** EXTRAIT DE PAGE **

::::::::::

Evidemment, le Leem a pris pour lui les nouvelles attaques du professeur retraité… mais médiatique. Le syndicat de l’industrie pharmaceutique considère l’ouvrage "à charge contre l’industrie du médicament, les experts scientifiques et les autorités sanitaires" et déplore la "vision de plus en plus manichéenne du système de santé" que le professeur développerait d’ouvrage en brûlot. Pour le Leem, l’exercice critique est délicat : ne pas donner tort au médecin lorsqu’il interroge "la capacité du système à mettre à disposition des malades des traitements sûrs et efficaces, dans un cadre transparent", mais lui tailler des croupières sur la façon de le faire… et même aller plus loin. Ainsi le Leem appelle la "communauté scientifique à vérifier les allégations de Philippe Even" en se saisissant des informations contenues dans l’ouvrage" et "d’en relever, sur des bases objectives et partagées, les mensonges et les approximations". Brrrrr !

Pas certain, que la menace fasse sourciller Philippe Even dont il est souvent rappelé, à dessein, qu’il a 83 ans. Reste que son dernier ouvrage semble aller plus loin que son registre habituel. Pour qui n’a pas lu Even, on peut dire que son travail consiste, pour l’essentiel, à dénoncer les manœuvres de l’industrie pharmaceutique pour mettre sur le marché et vendre des médicaments inutiles voire dangereux (voir l’ouvrage de 2012), mais qui rapporteraient gros !

Selon lui, c’est le cas des statines. Pour étayer sa démonstration, il n’hésite pas à avancer que le cholestérol ne serait pas si problématique que cela ! Ces assertions lui avaient valu, déjà, une attaque en règle de la part de médecins, dont celle du professeur Gilles Pialoux (3). Cette fois, avec son dernier livre, il donnerait des noms et, comme l’indique "Le Monde", distribuerait nominativement bons et surtout très mauvais points à ses confrères cardiologues". Il faudra donc s’attendre à d’éventuels procès contre lui… et son éditeur. D’autant que le bouillant Even se livrerait, de surcroît, à des attaques sur le physique de certaines de ses têtes-de-turc ("Le Monde").

::::::::::

** ACTIONS DEMANDÉES **
a) D'après l'extrait, quel âge a Philippe Even ?
b) Recopiez le passage de l'extrait allant de « Pas certain, que » jusqu'à « rapporteraient gros ! » inclus, en substituant « frémir » à « sourciller ».

::::::::::

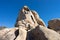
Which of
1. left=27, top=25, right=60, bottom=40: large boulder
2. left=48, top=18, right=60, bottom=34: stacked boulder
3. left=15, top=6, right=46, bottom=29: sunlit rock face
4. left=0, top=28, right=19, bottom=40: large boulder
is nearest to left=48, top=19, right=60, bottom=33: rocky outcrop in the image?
left=48, top=18, right=60, bottom=34: stacked boulder

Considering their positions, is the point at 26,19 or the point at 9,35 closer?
the point at 9,35

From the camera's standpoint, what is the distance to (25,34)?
22.7 m

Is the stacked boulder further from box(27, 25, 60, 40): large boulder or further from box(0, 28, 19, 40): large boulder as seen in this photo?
box(0, 28, 19, 40): large boulder

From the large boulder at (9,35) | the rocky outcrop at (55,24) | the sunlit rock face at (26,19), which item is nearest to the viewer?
the large boulder at (9,35)

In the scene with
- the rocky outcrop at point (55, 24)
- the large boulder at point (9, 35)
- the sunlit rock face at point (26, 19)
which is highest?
the sunlit rock face at point (26, 19)

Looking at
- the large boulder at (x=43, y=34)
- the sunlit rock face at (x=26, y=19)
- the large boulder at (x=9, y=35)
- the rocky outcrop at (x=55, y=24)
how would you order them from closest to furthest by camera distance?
the large boulder at (x=43, y=34) → the large boulder at (x=9, y=35) → the rocky outcrop at (x=55, y=24) → the sunlit rock face at (x=26, y=19)

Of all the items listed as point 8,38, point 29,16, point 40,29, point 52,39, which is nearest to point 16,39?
point 8,38

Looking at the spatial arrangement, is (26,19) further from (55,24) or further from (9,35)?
(9,35)

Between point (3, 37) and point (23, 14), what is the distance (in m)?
14.4

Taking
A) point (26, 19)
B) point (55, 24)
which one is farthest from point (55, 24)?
point (26, 19)

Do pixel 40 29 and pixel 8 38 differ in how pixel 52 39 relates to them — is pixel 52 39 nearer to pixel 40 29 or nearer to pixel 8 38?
pixel 40 29

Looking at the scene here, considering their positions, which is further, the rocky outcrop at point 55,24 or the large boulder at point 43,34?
the rocky outcrop at point 55,24

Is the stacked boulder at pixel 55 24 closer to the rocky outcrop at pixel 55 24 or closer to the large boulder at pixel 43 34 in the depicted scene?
the rocky outcrop at pixel 55 24

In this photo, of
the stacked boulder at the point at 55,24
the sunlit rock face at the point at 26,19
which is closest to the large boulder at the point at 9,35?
the sunlit rock face at the point at 26,19
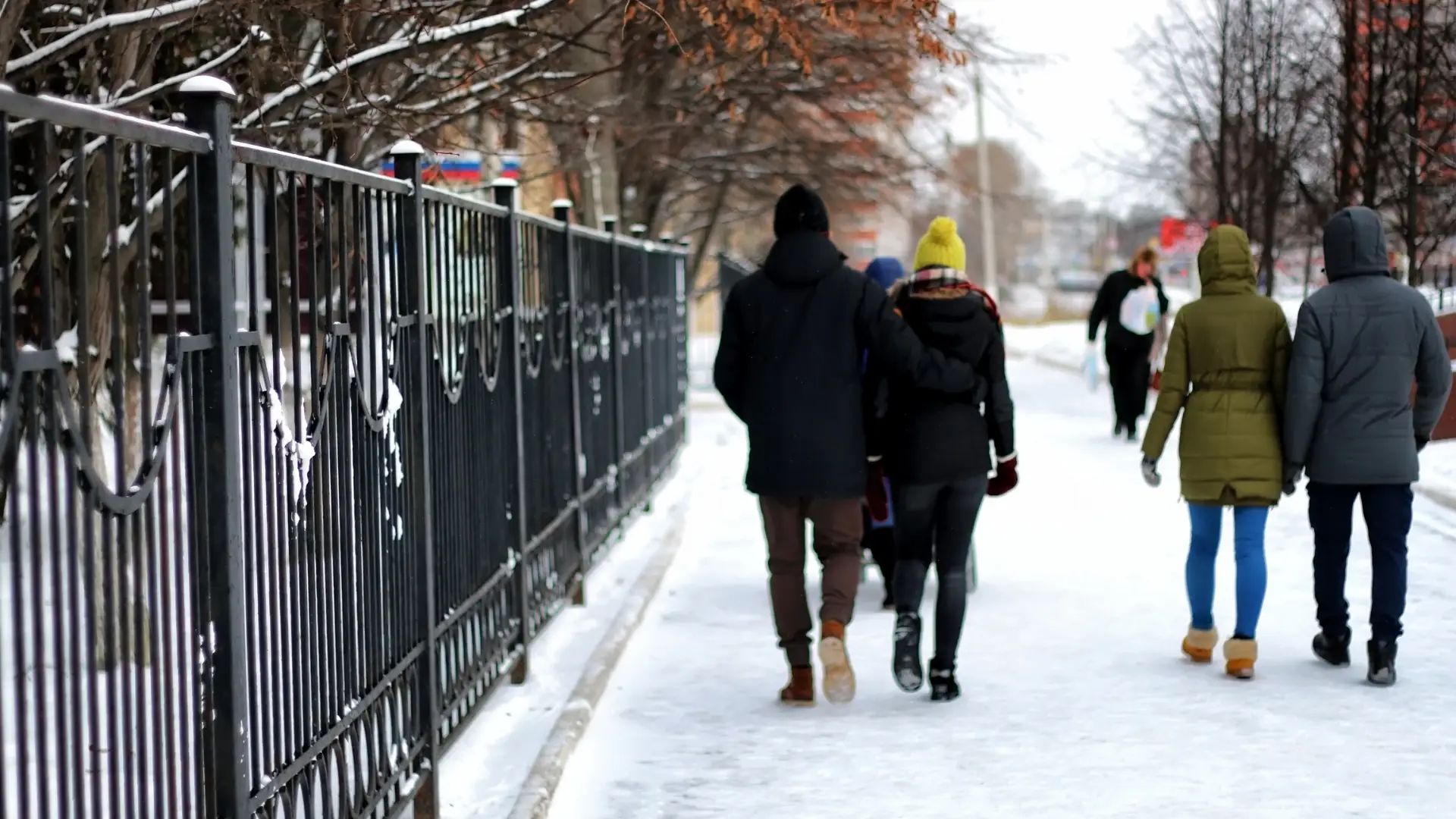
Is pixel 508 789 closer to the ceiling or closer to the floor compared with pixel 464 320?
closer to the floor

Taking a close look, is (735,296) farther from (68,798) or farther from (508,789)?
(68,798)

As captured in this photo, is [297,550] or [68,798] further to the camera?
[297,550]

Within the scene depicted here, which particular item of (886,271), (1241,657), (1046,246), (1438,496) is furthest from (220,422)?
(1046,246)

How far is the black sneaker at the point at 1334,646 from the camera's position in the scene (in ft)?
24.6

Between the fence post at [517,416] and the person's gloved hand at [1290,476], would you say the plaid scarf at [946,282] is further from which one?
the fence post at [517,416]

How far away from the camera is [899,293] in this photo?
288 inches

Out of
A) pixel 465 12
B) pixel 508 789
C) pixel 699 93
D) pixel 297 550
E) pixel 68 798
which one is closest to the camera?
pixel 68 798

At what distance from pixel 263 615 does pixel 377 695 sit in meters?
1.12

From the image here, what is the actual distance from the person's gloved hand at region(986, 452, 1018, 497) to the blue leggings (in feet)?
2.35

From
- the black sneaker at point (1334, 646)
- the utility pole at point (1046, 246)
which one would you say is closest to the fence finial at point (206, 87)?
the black sneaker at point (1334, 646)

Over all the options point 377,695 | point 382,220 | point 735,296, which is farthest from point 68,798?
point 735,296

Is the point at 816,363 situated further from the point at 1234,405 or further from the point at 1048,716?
the point at 1234,405

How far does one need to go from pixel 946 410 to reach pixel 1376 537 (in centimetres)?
168

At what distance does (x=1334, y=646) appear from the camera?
7523mm
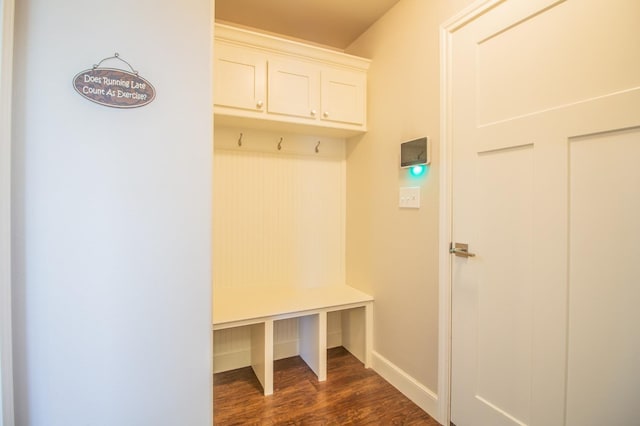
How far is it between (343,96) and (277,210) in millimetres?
1010

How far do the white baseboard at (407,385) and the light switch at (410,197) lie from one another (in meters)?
1.11

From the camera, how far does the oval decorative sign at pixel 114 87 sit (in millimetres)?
1196

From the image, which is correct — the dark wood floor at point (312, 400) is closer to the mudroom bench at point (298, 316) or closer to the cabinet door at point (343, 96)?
the mudroom bench at point (298, 316)

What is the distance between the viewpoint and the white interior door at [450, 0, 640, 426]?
3.51 feet

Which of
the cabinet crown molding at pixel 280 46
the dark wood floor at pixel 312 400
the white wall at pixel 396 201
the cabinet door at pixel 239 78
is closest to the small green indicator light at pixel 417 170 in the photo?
the white wall at pixel 396 201

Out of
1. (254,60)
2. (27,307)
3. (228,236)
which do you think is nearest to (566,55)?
(254,60)

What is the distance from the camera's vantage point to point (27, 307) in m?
1.15

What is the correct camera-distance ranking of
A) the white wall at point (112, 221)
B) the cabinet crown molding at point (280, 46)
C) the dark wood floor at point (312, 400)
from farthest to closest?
1. the cabinet crown molding at point (280, 46)
2. the dark wood floor at point (312, 400)
3. the white wall at point (112, 221)

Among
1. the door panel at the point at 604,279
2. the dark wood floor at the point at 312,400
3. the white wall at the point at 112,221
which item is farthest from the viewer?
the dark wood floor at the point at 312,400

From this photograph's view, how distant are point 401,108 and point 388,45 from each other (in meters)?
0.50

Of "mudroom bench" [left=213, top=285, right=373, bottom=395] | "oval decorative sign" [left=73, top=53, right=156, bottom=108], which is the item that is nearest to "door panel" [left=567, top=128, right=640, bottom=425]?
"mudroom bench" [left=213, top=285, right=373, bottom=395]

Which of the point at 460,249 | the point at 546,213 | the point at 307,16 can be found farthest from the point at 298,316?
the point at 307,16

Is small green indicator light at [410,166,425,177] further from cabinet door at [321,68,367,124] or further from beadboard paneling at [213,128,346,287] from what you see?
beadboard paneling at [213,128,346,287]

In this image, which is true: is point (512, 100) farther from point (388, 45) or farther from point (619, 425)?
point (619, 425)
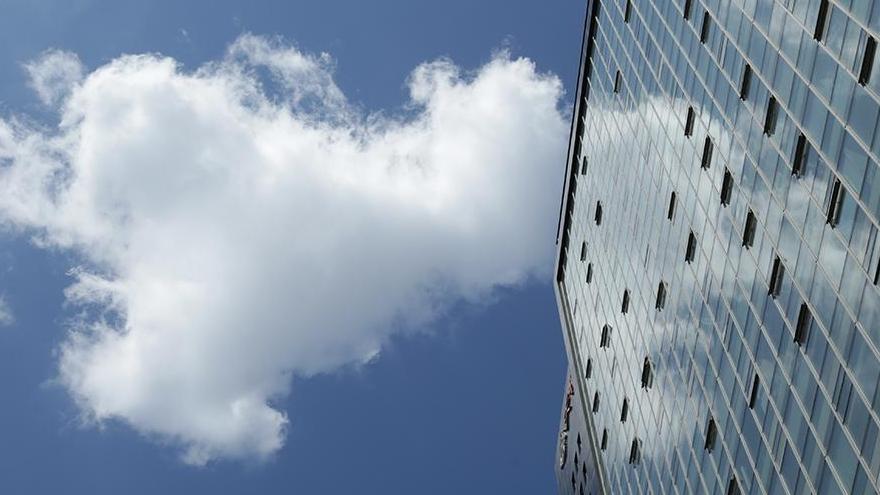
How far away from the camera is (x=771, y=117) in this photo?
41156 mm

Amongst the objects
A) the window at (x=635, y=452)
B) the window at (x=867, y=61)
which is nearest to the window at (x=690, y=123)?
the window at (x=635, y=452)

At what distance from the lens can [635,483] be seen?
60.4 m

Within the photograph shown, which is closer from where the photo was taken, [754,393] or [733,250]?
[754,393]

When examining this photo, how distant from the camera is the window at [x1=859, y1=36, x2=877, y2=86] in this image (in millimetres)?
32344

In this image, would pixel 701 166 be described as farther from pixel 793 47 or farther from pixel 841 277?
pixel 841 277

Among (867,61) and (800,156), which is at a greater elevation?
(800,156)

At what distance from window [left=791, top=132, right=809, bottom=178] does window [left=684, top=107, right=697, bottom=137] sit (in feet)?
45.1

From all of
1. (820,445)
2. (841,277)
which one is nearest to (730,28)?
(841,277)

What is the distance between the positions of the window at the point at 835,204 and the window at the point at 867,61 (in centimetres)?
336

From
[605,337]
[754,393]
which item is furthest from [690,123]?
[605,337]

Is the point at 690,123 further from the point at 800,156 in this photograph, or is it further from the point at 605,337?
the point at 605,337

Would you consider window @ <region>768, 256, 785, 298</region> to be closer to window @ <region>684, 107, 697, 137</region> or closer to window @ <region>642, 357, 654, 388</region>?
window @ <region>684, 107, 697, 137</region>

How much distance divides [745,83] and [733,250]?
6.78 meters

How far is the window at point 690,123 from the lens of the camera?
51991 mm
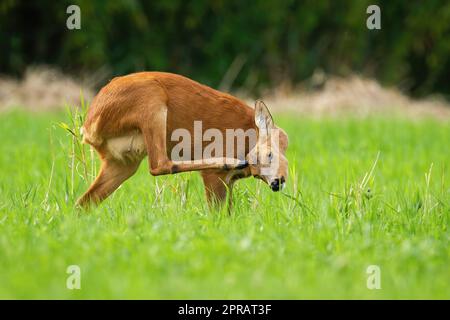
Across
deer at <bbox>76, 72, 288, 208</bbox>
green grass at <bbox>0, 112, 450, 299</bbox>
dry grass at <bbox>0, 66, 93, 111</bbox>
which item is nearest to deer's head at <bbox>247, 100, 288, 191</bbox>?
deer at <bbox>76, 72, 288, 208</bbox>

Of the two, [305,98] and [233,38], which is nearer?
[305,98]

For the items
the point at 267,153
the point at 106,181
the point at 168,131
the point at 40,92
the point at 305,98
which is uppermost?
the point at 40,92

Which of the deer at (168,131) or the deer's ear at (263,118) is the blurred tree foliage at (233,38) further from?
the deer's ear at (263,118)

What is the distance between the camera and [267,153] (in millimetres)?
5844

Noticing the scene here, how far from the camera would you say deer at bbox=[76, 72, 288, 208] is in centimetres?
583

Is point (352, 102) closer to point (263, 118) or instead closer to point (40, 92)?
point (40, 92)

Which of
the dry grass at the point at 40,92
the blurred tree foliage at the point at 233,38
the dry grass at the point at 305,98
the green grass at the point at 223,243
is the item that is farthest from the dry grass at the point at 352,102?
the green grass at the point at 223,243

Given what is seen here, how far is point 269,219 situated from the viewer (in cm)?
566

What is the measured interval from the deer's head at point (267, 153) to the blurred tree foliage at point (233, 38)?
11.1m

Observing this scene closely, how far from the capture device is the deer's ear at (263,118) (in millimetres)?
5863

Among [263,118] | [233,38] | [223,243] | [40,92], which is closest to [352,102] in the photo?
[233,38]

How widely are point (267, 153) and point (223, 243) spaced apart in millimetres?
1161

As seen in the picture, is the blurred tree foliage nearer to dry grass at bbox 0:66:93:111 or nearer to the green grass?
dry grass at bbox 0:66:93:111
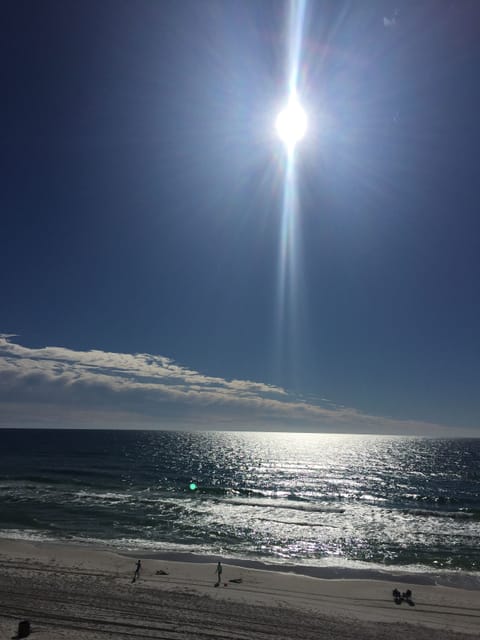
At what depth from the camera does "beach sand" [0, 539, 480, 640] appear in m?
18.2

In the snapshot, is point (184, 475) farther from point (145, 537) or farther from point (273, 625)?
point (273, 625)

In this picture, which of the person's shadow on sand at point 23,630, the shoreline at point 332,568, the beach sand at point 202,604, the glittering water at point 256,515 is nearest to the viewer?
the person's shadow on sand at point 23,630

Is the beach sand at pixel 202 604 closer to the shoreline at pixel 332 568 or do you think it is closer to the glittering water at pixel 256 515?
the shoreline at pixel 332 568

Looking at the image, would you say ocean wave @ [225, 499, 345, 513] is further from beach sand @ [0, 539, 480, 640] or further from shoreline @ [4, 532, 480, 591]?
beach sand @ [0, 539, 480, 640]

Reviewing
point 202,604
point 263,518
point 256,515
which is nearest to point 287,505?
point 256,515

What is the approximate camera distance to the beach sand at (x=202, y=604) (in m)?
18.2

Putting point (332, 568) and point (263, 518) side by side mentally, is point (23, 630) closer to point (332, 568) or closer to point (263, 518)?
point (332, 568)

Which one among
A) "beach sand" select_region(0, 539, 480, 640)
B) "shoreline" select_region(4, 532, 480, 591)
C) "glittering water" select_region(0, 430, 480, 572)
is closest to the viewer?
"beach sand" select_region(0, 539, 480, 640)

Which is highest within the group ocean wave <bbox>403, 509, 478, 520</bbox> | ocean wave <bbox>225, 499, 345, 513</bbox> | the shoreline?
ocean wave <bbox>403, 509, 478, 520</bbox>

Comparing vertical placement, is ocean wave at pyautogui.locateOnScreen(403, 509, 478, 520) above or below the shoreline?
above

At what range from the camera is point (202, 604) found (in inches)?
853

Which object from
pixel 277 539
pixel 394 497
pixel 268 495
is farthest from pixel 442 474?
pixel 277 539

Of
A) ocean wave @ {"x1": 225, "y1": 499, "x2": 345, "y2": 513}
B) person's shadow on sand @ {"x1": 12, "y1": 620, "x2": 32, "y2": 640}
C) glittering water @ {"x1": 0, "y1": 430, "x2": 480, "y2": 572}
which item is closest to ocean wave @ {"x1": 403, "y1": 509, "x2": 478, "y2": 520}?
glittering water @ {"x1": 0, "y1": 430, "x2": 480, "y2": 572}

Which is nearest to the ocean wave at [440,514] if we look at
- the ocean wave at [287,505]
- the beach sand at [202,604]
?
the ocean wave at [287,505]
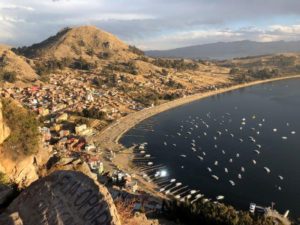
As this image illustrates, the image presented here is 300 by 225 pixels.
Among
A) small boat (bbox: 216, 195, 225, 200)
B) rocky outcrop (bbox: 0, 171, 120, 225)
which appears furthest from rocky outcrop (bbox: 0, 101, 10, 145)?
small boat (bbox: 216, 195, 225, 200)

::::::::::

** RÉPONSES AUX CONSIGNES **
a) 83 ans

b)
Pas certain, que la menace fasse frémir Philippe Even dont il est souvent rappelé, à dessein, qu’il a 83 ans. Reste que son dernier ouvrage semble aller plus loin que son registre habituel. Pour qui n’a pas lu Even, on peut dire que son travail consiste, pour l’essentiel, à dénoncer les manœuvres de l’industrie pharmaceutique pour mettre sur le marché et vendre des médicaments inutiles voire dangereux (voir l’ouvrage de 2012), mais qui rapporteraient gros !